* _What is expected_
Every entry below has to appear again in your reply, word for word, but no picture may.

*** Data for analysis ***

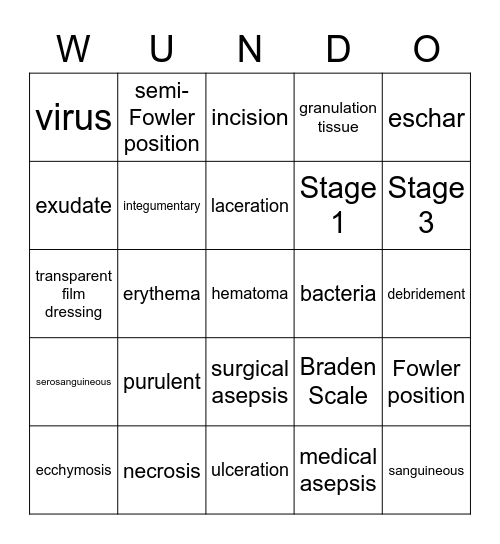 | W | U | N | D | O |
|---|---|---|---|---|
| virus | semi-Fowler position | incision | granulation tissue | eschar |
| exudate | integumentary | laceration | Stage 1 | Stage 3 |
| transparent film dressing | erythema | hematoma | bacteria | debridement |
| serosanguineous | purulent | surgical asepsis | Braden Scale | Fowler position |
| ecchymosis | necrosis | ulceration | medical asepsis | sanguineous |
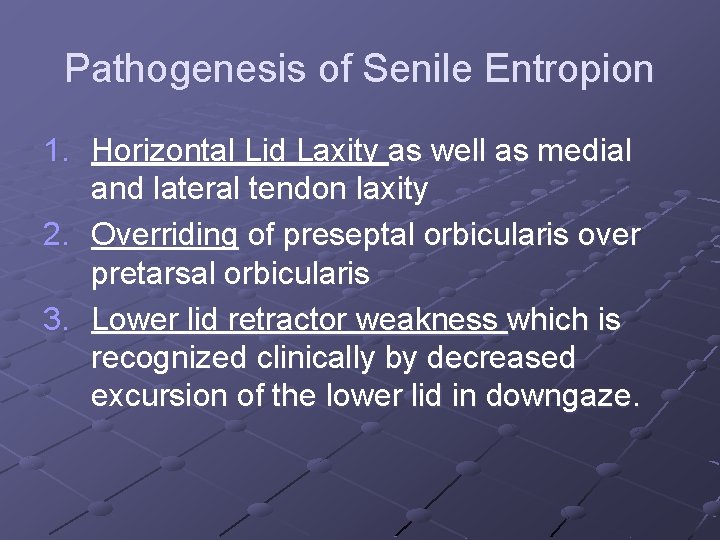 Pathogenesis of Senile Entropion

1. Horizontal Lid Laxity as well as medial and lateral tendon laxity
2. Overriding of preseptal orbicularis over pretarsal orbicularis
3. Lower lid retractor weakness which is recognized clinically by decreased excursion of the lower lid in downgaze.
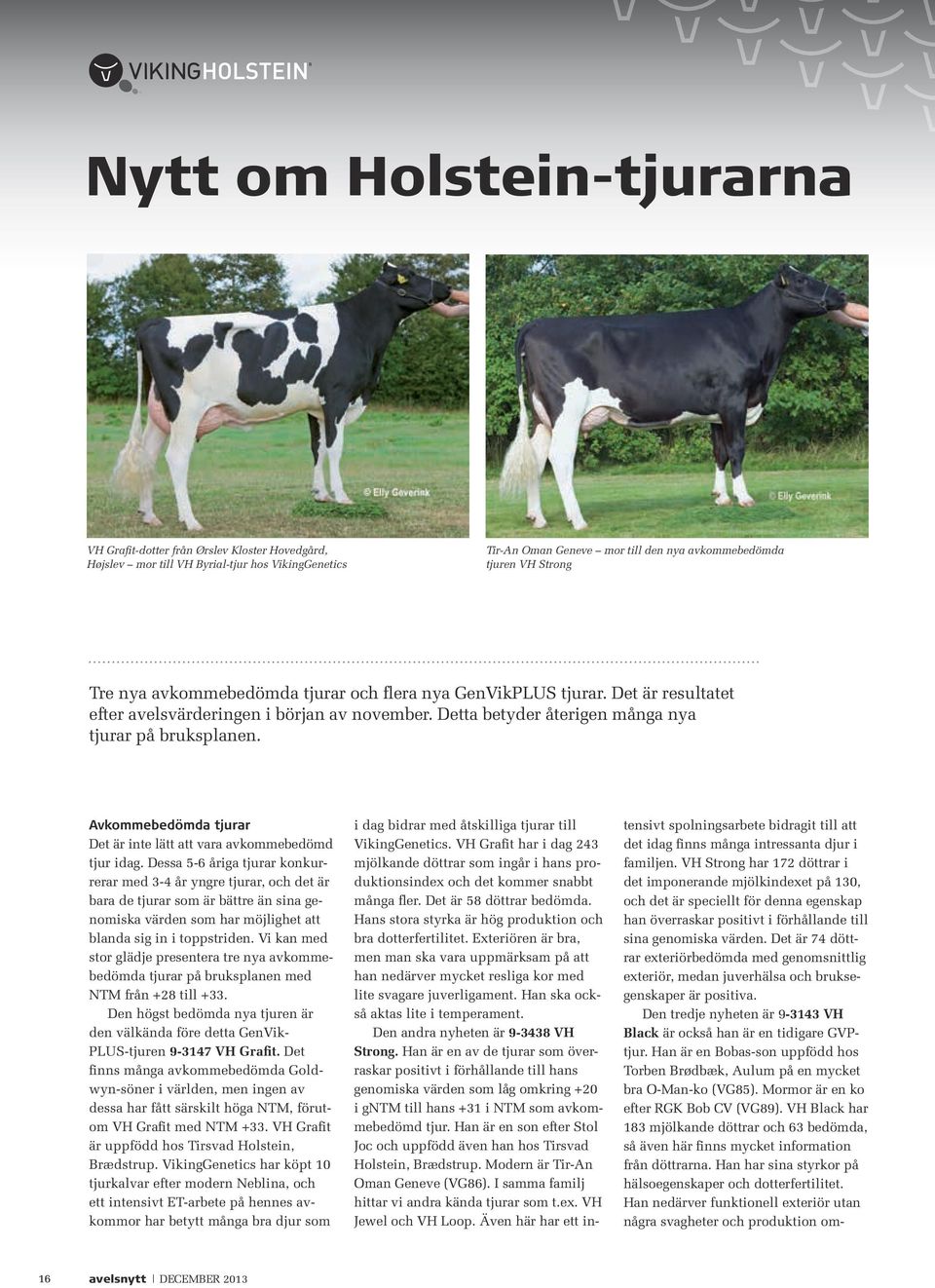 VIKINGHOLSTEIN

Nytt om Holstein-tjurarna

© Elly Geverink

© Elly Geverink

VH Grafit-dotter från Ørslev Kloster Hovedgård, Højslev – mor till VH Byrial-tjur hos VikingGenetics

Tir-An Oman Geneve – mor till den nya avkommebedömda tjuren VH Strong

Tre nya avkommebedömda tjurar och flera nya GenVikPLUS tjurar. Det är resultatet efter avelsvärderingen i början av november. Detta betyder återigen många nya tjurar på bruksplanen.

Avkommebedömda tjurar

Det är inte lätt att vara avkommebedömd tjur idag. Dessa 5-6 åriga tjurar konkurrerar med 3-4 år yngre tjurar, och det är bara de tjurar som är bättre än sina genomiska värden som har möjlighet att blanda sig in i toppstriden. Vi kan med stor glädje presentera tre nya avkommebedömda tjurar på bruksplanen med NTM från +28 till +33.

Den högst bedömda nya tjuren är den välkända före detta GenVikPLUS-tjuren 9-3147 VH Grafit. Det finns många avkommebedömda Goldwyn-söner i världen, men ingen av dessa har fått särskilt höga NTM, förutom VH Grafit med NTM +33. VH Grafit är uppfödd hos Tirsvad Holstein, Brædstrup. VikingGenetics har köpt 10 tjurkalvar efter modern Neblina, och ett intensivt ET-arbete på hennes avkommor har betytt många bra djur som i dag bidrar med åtskilliga tjurar till VikingGenetics. VH Grafit har i dag 243 mjölkande döttrar som ingår i hans produktionsindex och det kommer snabbt många fler. Det är 58 döttrar bedömda. Hans stora styrka är hög produktion och bra dotterfertilitet. Exteriören är bra, men man ska vara uppmärksam på att han nedärver mycket resliga kor med lite svagare juverligament. Han ska också aktas lite i temperament.

Den andra nyheten är 9-3438 VH Strong. Han är en av de tjurar som överraskar positivt i förhållande till hans genomiska värden som låg omkring +20 i gNTM till hans +31 i NTM som avkommebedömd tjur. Han är en son efter Stol Joc och uppfödd även han hos Tirsvad Holstein, Brædstrup. Modern är Tir-An Oman Geneve (VG86). I samma familj hittar vi andra kända tjurar som t.ex. VH Jewel och VH Loop. Även här har ett intensivt spolningsarbete bidragit till att det idag finns många intressanta djur i familjen. VH Strong har 172 döttrar i det imponerande mjölkindexet på 130, och det är speciellt för denna egenskap han överraskar positivt i förhållande till sina genomiska värden. Det är 74 döttrar exteriörbedömda med genomsnittlig exteriör, medan juverhälsa och bruksegenskaper är positiva.

Den tredje nyheten är 9-3143 VH Black är också han är en tidigare GVP-tjur. Han är en Bobas-son uppfödd hos Torben Brødbæk, Aulum på en mycket bra O-Man-ko (VG85). Mormor är en ko efter RGK Bob CV (VG89). VH Black har 183 mjölkande döttrar och 63 bedömda, så även här finns mycket information från döttrarna. Han har sina styrkor på hälsoegenskaper och dotterfertilitet. Han nedärver funktionell exteriör utan några svagheter och produktion om-

16 avelsnytt | DECEMBER 2013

***

* _Worked solution_
 | W | U | N | D | O |
|---|---|---|---|---|
| virus | semi-Fowler position | incision | granulation tissue | eschar |
| exudate | integumentary | laceration | Stage 1 | Stage 3 |
| transparent film dressing | erythema | hematoma | bacteria | debridement |
| serosanguineous | purulent | surgical asepsis | Braden Scale | Fowler position |
| ecchymosis | necrosis | ulceration | medical asepsis | sanguineous |
 Pathogenesis of Senile Entropion

1. Horizontal Lid Laxity as well as medial and lateral tendon laxity
2. Overriding of preseptal orbicularis over pretarsal orbicularis
3. Lower lid retractor weakness which is recognized clinically by decreased excursion of the lower lid in downgaze.
 VIKINGHOLSTEIN

Nytt om Holstein-tjurarna

© Elly Geverink

© Elly Geverink

VH Grafit-dotter från Ørslev Kloster Hovedgård, Højslev – mor till VH Byrial-tjur hos VikingGenetics

Tir-An Oman Geneve – mor till den nya avkommebedömda tjuren VH Strong

Tre nya avkommebedömda tjurar och flera nya GenVikPLUS tjurar. Det är resultatet efter avelsvärderingen i början av november. Detta betyder återigen många nya tjurar på bruksplanen.

Avkommebedömda tjurar

Det är inte lätt att vara avkommebedömd tjur idag. Dessa 5-6 åriga tjurar konkurrerar med 3-4 år yngre tjurar, och det är bara de tjurar som är bättre än sina genomiska värden som har möjlighet att blanda sig in i toppstriden. Vi kan med stor glädje presentera tre nya avkommebedömda tjurar på bruksplanen med NTM från +28 till +33.

Den högst bedömda nya tjuren är den välkända före detta GenVikPLUS-tjuren 9-3147 VH Grafit. Det finns många avkommebedömda Goldwyn-söner i världen, men ingen av dessa har fått särskilt höga NTM, förutom VH Grafit med NTM +33. VH Grafit är uppfödd hos Tirsvad Holstein, Brædstrup. VikingGenetics har köpt 10 tjurkalvar efter modern Neblina, och ett intensivt ET-arbete på hennes avkommor har betytt många bra djur som i dag bidrar med åtskilliga tjurar till VikingGenetics. VH Grafit har i dag 243 mjölkande döttrar som ingår i hans produktionsindex och det kommer snabbt många fler. Det är 58 döttrar bedömda. Hans stora styrka är hög produktion och bra dotterfertilitet. Exteriören är bra, men man ska vara uppmärksam på att han nedärver mycket resliga kor med lite svagare juverligament. Han ska också aktas lite i temperament.

Den andra nyheten är 9-3438 VH Strong. Han är en av de tjurar som överraskar positivt i förhållande till hans genomiska värden som låg omkring +20 i gNTM till hans +31 i NTM som avkommebedömd tjur. Han är en son efter Stol Joc och uppfödd även han hos Tirsvad Holstein, Brædstrup. Modern är Tir-An Oman Geneve (VG86). I samma familj hittar vi andra kända tjurar som t.ex. VH Jewel och VH Loop. Även här har ett intensivt spolningsarbete bidragit till att det idag finns många intressanta djur i familjen. VH Strong har 172 döttrar i det imponerande mjölkindexet på 130, och det är speciellt för denna egenskap han överraskar positivt i förhållande till sina genomiska värden. Det är 74 döttrar exteriörbedömda med genomsnittlig exteriör, medan juverhälsa och bruksegenskaper är positiva.

Den tredje nyheten är 9-3143 VH Black är också han är en tidigare GVP-tjur. Han är en Bobas-son uppfödd hos Torben Brødbæk, Aulum på en mycket bra O-Man-ko (VG85). Mormor är en ko efter RGK Bob CV (VG89). VH Black har 183 mjölkande döttrar och 63 bedömda, så även här finns mycket information från döttrarna. Han har sina styrkor på hälsoegenskaper och dotterfertilitet. Han nedärver funktionell exteriör utan några svagheter och produktion om-

16 avelsnytt | DECEMBER 2013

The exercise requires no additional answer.